▶ **WORK ITEM**: Your task is to copy the stretch of lines in the records below that begins with the line containing "Δt(171Å) +0/+60/+84 min" and ends with the line containing "The element is emerging-flux region.", exactly as written, with nothing added.

▶ **EXCERPTED RECORDS**:

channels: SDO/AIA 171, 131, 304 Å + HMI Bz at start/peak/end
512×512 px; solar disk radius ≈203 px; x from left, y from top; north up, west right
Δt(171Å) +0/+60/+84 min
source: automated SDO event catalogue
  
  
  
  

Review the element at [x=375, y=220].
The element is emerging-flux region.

--

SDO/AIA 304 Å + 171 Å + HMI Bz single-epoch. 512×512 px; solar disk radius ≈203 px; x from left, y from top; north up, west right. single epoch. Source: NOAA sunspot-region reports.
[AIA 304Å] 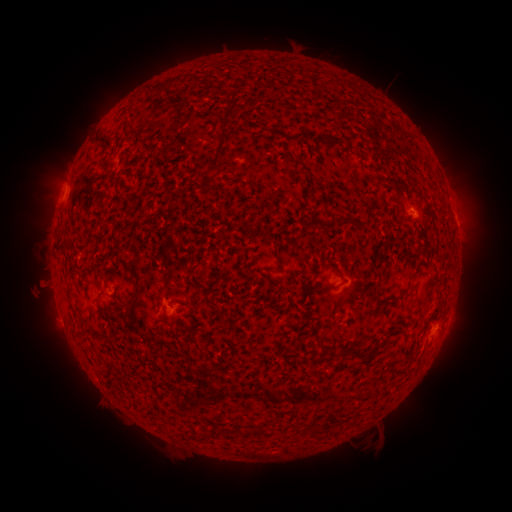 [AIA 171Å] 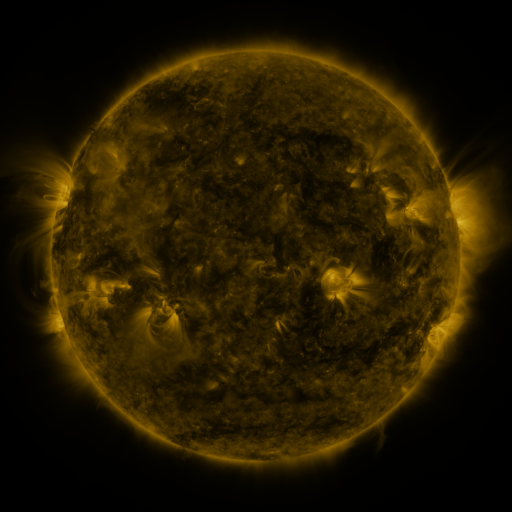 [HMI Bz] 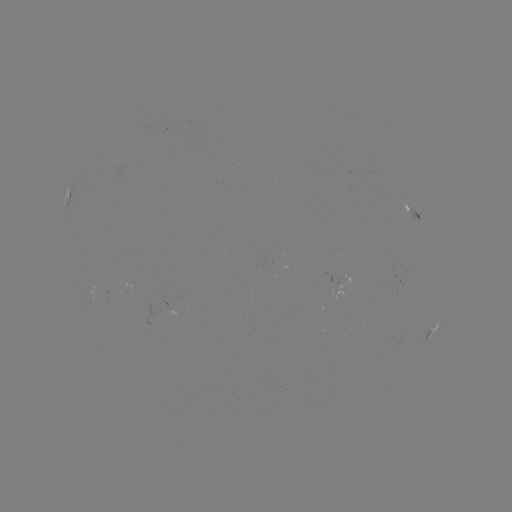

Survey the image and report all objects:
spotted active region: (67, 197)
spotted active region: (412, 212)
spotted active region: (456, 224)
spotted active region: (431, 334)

---

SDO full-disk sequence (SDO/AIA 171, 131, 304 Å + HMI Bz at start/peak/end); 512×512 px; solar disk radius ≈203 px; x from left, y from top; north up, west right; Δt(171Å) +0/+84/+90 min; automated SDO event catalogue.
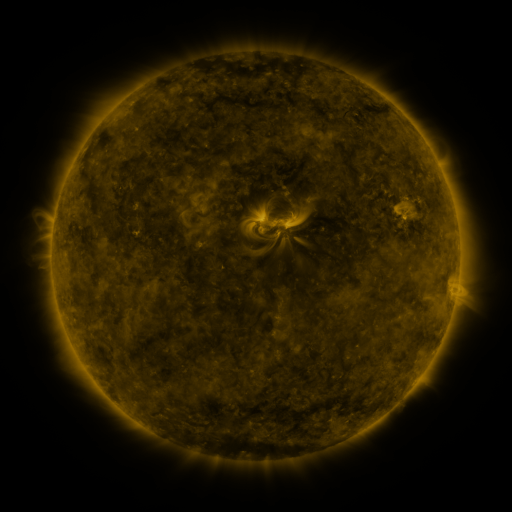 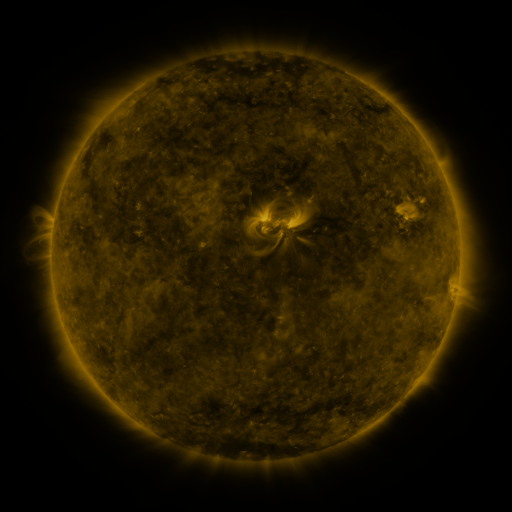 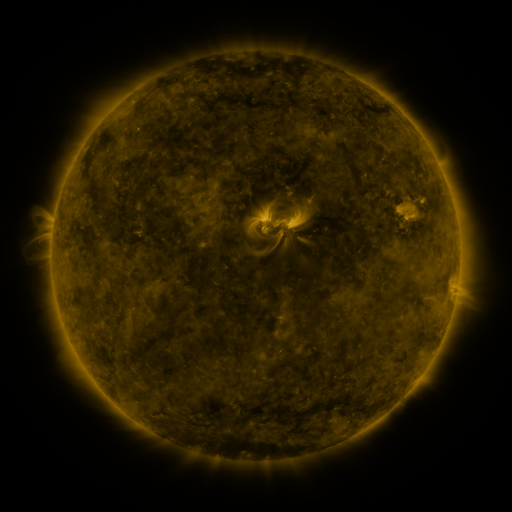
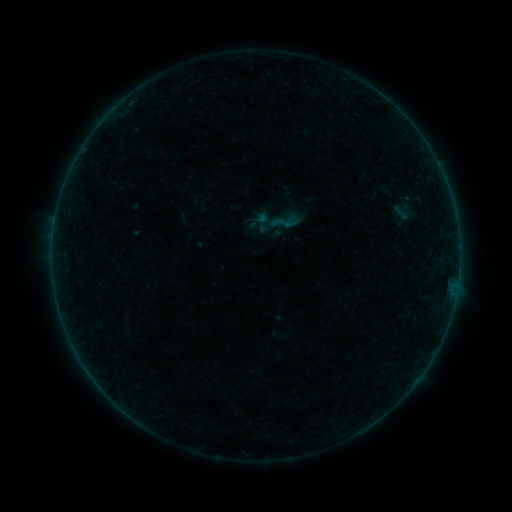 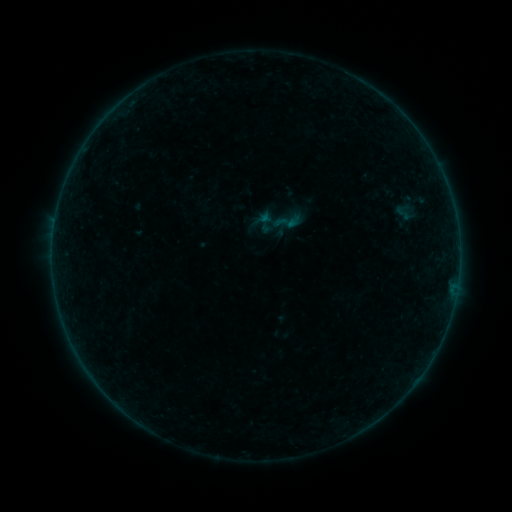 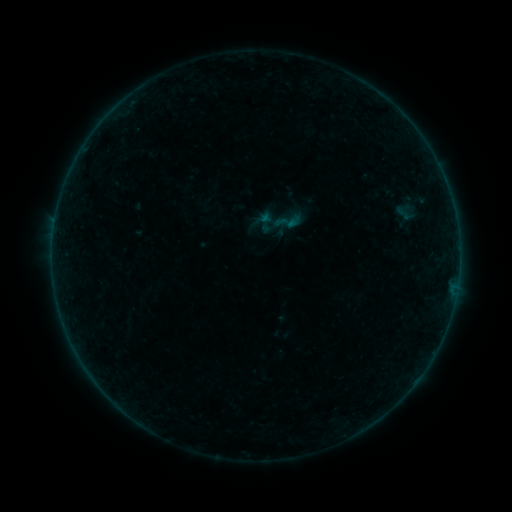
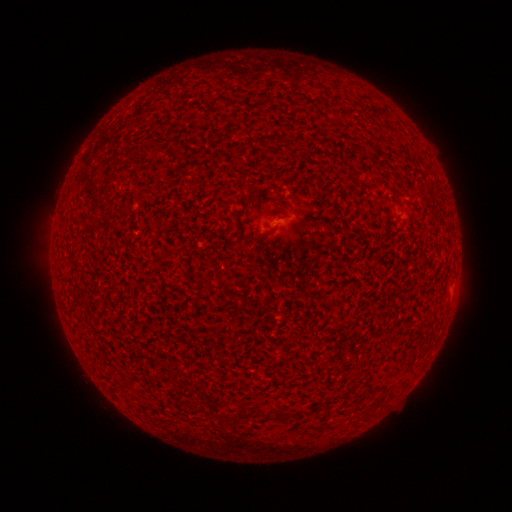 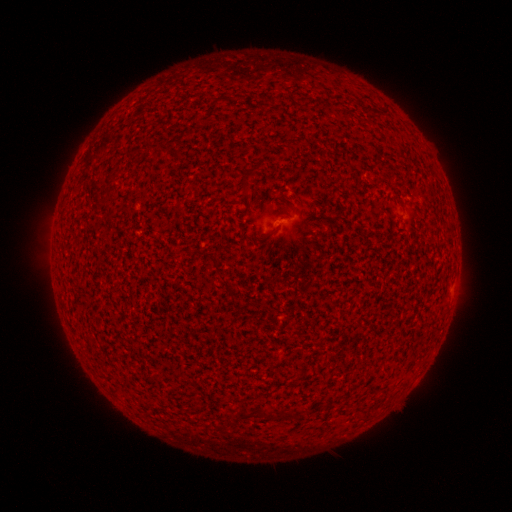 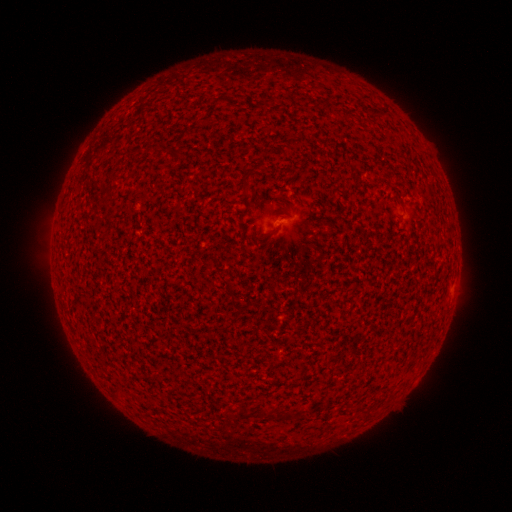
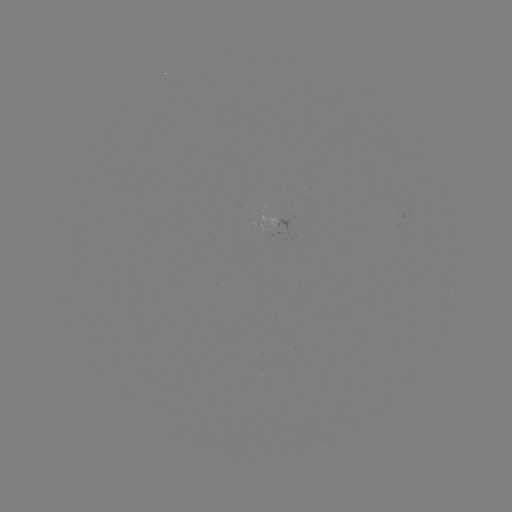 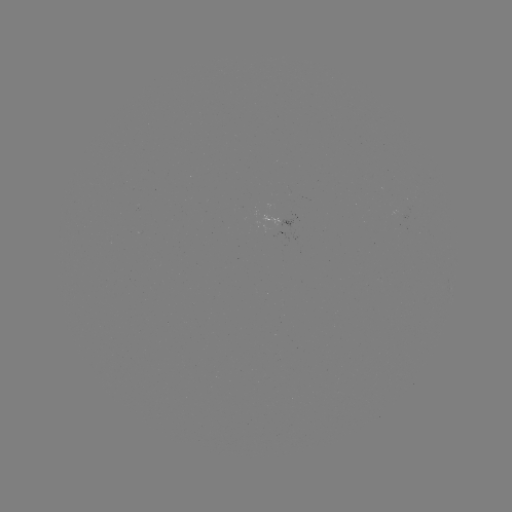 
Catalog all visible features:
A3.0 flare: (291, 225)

▶ **TASK RESULT**:
Δt(171Å) +0/+60/+84 min
source: automated SDO event catalogue
  
  
  
  

Review the element at [x=375, y=220].
The element is emerging-flux region.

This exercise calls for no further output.